Spain Is Expanding Internet Blockade During Major Sporting Events to Include More Sports

Spain’s internet landscape is about to become considerably more turbulent. A new court ruling has empowered Telefónica, the country’s dominant telecommunications provider, to extend its controversial live-event internet blocking regime well beyond football, sweeping in tennis, golf, and even movies and television series.

Sources state that Telefónica Audiovisual Digital, the operator’s division that runs the Movistar Plus+ platform, secured a new court resolution on March 23 that authorizes fresh blocks tied not only to football but to other sports and entertainment content. The order comes from Barcelona’s Commercial Court and covers dynamic blocking of websites broadcasting content illegally that is owned by Telefónica.

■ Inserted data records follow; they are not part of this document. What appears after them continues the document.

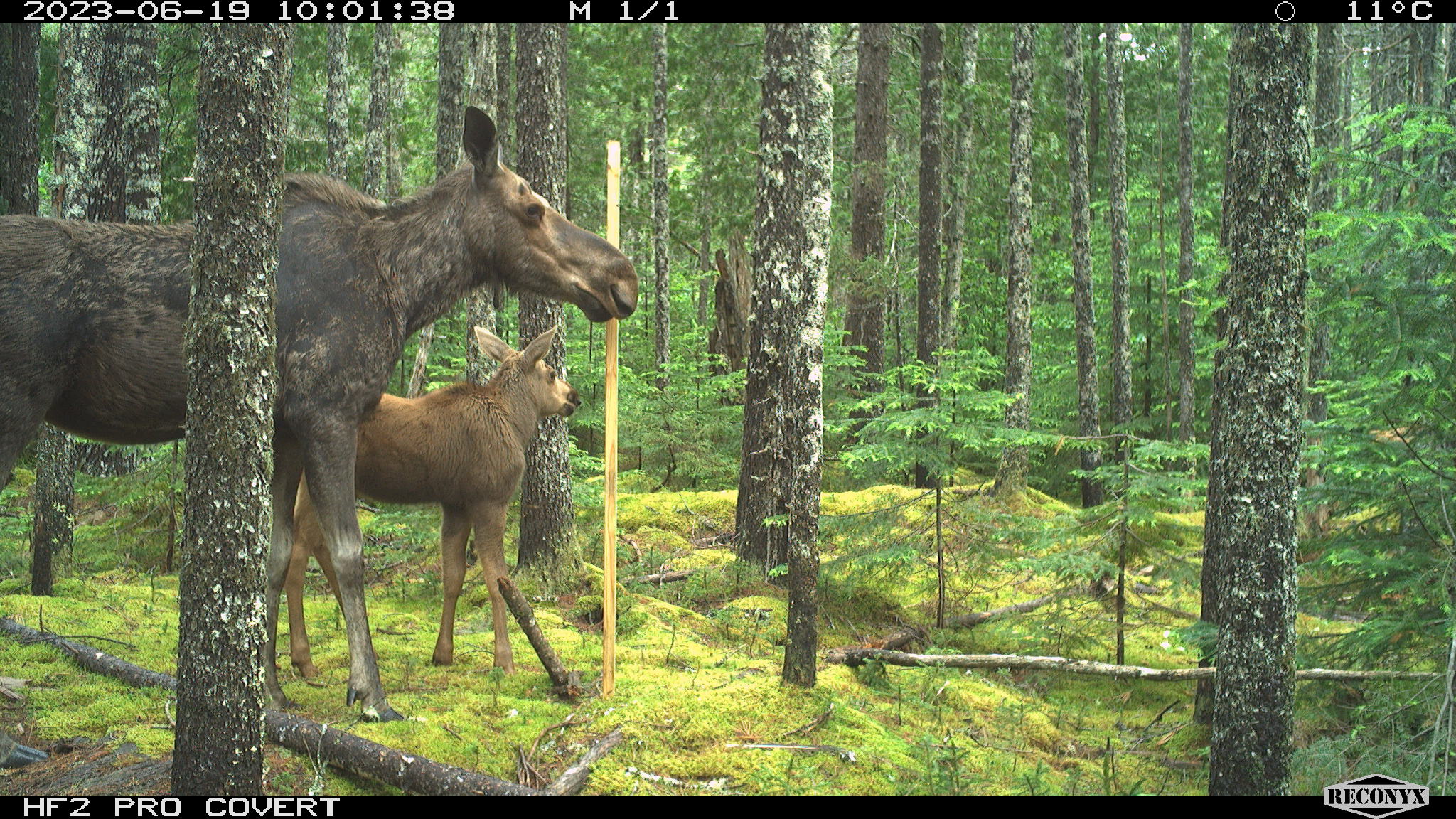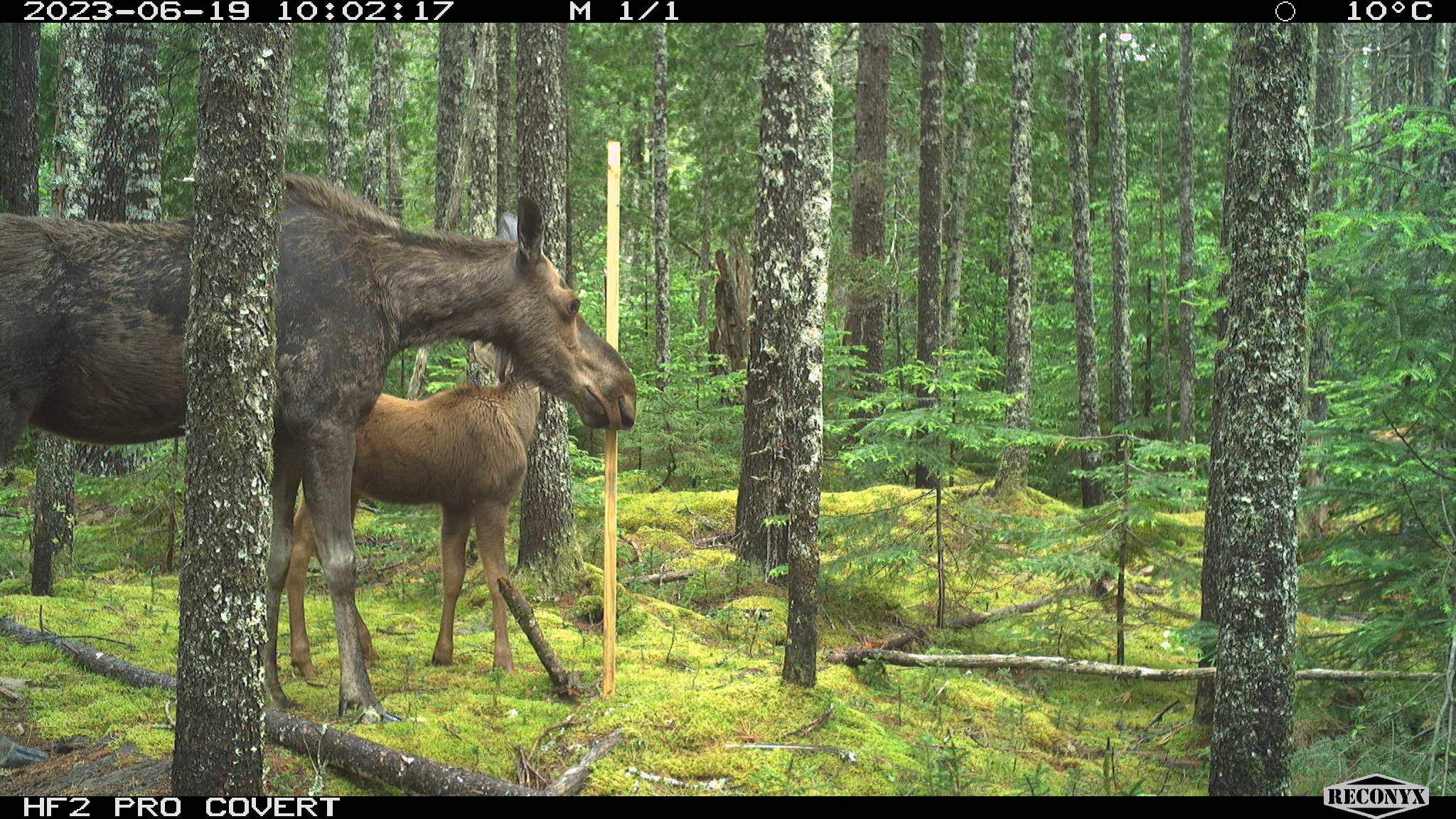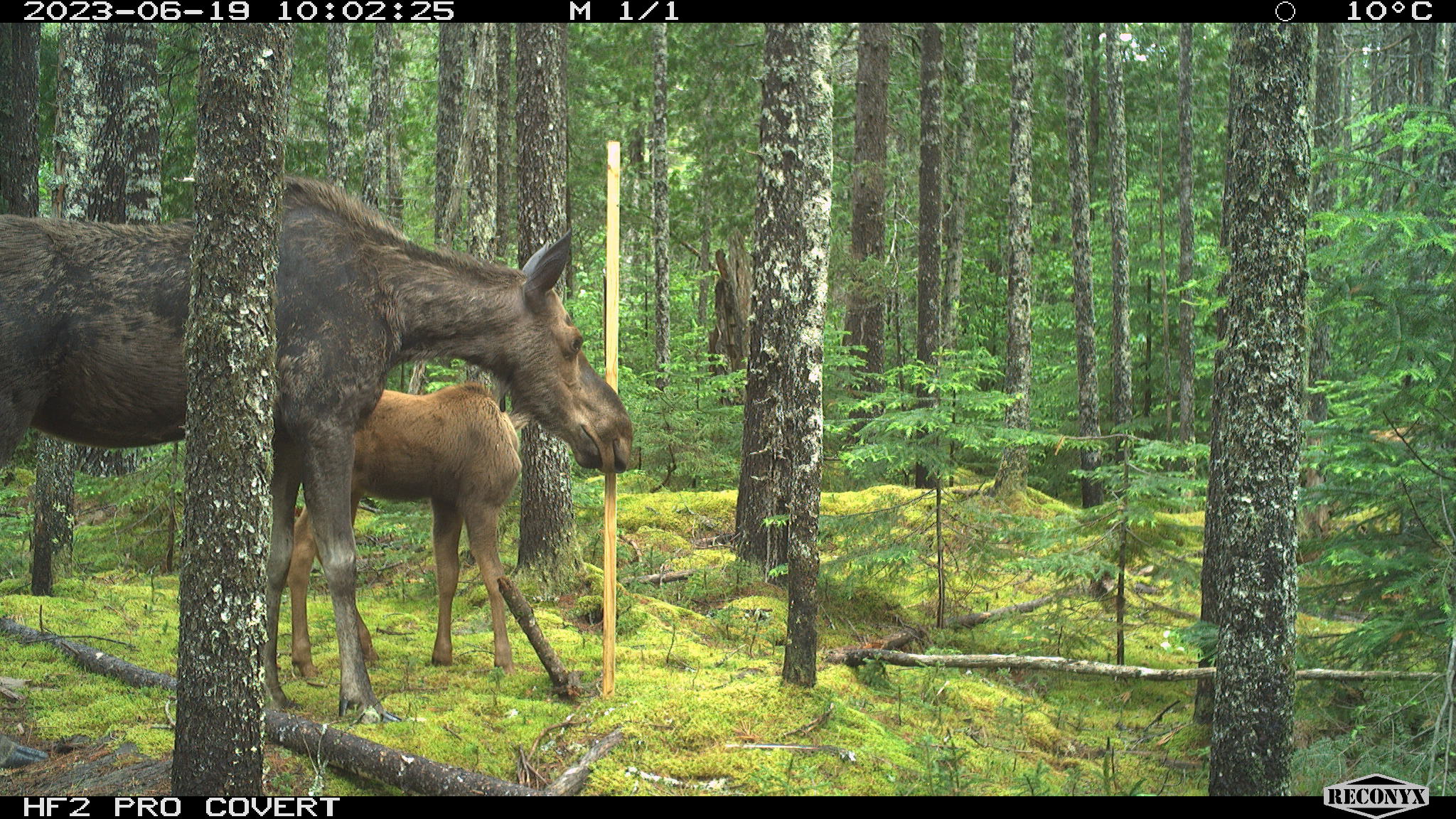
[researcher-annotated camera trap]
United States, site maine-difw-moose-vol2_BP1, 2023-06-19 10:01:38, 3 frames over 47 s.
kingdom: Animalia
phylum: Chordata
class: Mammalia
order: Artiodactyla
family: Cervidae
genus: Alces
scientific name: Alces alces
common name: moose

Spain has been dealing with recurring internet disruptions since February 2025, every time a significant La Liga match takes place. La Liga, working alongside Telefónica, obtained judicial authorization to dynamically block IP addresses detected as participating in the unauthorized distribution of its content. The comparison offered by critics is apt: just as one street address contains many homes, a single IP address hosts thousands of websites, all of which become inaccessible when that address is blocked. Every weekend, the system orchestrated by La Liga president Javier Tebas has interfered with access to numerous legitimate websites, something the Spanish government itself has acknowledged.

Until now, those disruptions were largely confined to La Liga match windows. Outside those hours, Spanish internet users could browse without issue. That window of normalcy is closing.

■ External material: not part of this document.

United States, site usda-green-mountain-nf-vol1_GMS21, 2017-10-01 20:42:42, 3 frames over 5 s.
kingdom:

The new authorization takes effect immediately, applying “every day of live sports event broadcasts,” beginning with the Champions League elimination round match between Atlético de Madrid and Barcelona on Tuesday, April 14. The blocking continues Wednesday for Bayern Munich vs. Real Madrid, and, according to reports, will repeat “in other sporting events, such as tennis or golf tournaments, both in live broadcasts and in movies and series.”

The scope of the new order is also notably broader than previous rulings. Rather than targeting only major carriers, the authorization extends beyond Movistar, MásOrange, Vodafone, and Digi to include “the rest of small and medium operators offering network access services at national, regional and local level.” These smaller providers will receive lists of IP addresses, URLs, and domain names from Telefónica for enforcement purposes.

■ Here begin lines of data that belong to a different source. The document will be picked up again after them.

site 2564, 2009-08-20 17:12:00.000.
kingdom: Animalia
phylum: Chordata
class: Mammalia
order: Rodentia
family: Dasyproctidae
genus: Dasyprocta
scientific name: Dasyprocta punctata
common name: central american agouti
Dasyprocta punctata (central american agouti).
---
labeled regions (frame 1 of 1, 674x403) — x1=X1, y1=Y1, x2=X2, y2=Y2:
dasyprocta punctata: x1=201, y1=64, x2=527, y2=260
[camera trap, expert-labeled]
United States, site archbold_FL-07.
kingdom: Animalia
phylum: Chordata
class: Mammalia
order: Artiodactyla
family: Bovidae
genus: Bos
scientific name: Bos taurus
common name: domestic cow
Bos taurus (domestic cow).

That expanded reach raises the stakes considerably for collateral disruption. The blocking mechanism targets IP addresses, and when those addresses belong to large content delivery networks like Cloudflare, entire ranges of the network get blocked rather than individual unauthorized sites. The result is that legitimate businesses, developers running automated build pipelines, travelers checking in for flights, and ordinary users trying to access government services can find themselves locked out without warning. Reports of failed deployment jobs and inaccessible critical services have circulated widely among Spanish developers, and at least one missing persons tracking application reportedly went dark during a blocking window.

Critics have pointed to a sharp irony at the center of the arrangement: the people who actively seek out unauthorized broadcasts are the least affected by the blocks. Anyone with a functioning VPN or basic technical knowledge can navigate around them with minimal effort. The people left without service are ordinary users who happen to need internet access during a match, often for reasons that have nothing to do with football.

There is also a significant conflict of interest embedded in the arrangement. Telefónica pays roughly one billion euros per year for sports broadcasting rights in Spain, making the company both the financial engine behind live sports content and the enforcer of that content’s exclusivity. It also operates its own content delivery network, which competes directly with Cloudflare, the service whose infrastructure repeatedly absorbs the brunt of the blocking activity.

The economic gap between legal and unauthorized options helps explain why the piracy market persists despite aggressive enforcement. Legal sports packages in Spain can run anywhere from 79 to 200 euros per month, in a country where average take-home pay hovers around 1,700 euros monthly. Unauthorized IPTV services, by contrast, often cost between 20 and 60 euros per year.

That difference, roughly a 20-to-1 ratio in annual cost, creates a persistent demand that IP blocking alone cannot resolve. La Liga reported 5.4 billion euros in revenue in 2025, yet the legal viewing experience continues to frustrate many paying customers, who must juggle multiple platform subscriptions to watch all available matches and often encounter blackouts and geographic restrictions even after paying.

European Union Regulation 2015/2120, which requires internet service providers to treat all traffic equally, would appear to conflict with the practice of selectively blocking IP addresses during live events. The blocks operate through a court-ordered exemption from those net neutrality requirements, meaning no new legislation was passed. Judges are applying existing law in ways that have alarmed digital rights advocates across the continent.

Spain’s Supreme Court has previously ruled that football broadcasts do not qualify as copyrighted works under the protected categories of art, literature, or science. La Liga and Telefónica have worked around that limitation by pursuing internet service providers on the grounds of participation in unlawful activity rather than direct copyright claims, and by deliberately avoiding legal action against Cloudflare itself, which would produce binding legal precedent.

Italy has pursued similar approaches, and observers warn that if Spain’s model proves durable, other EU member states may adopt comparable frameworks.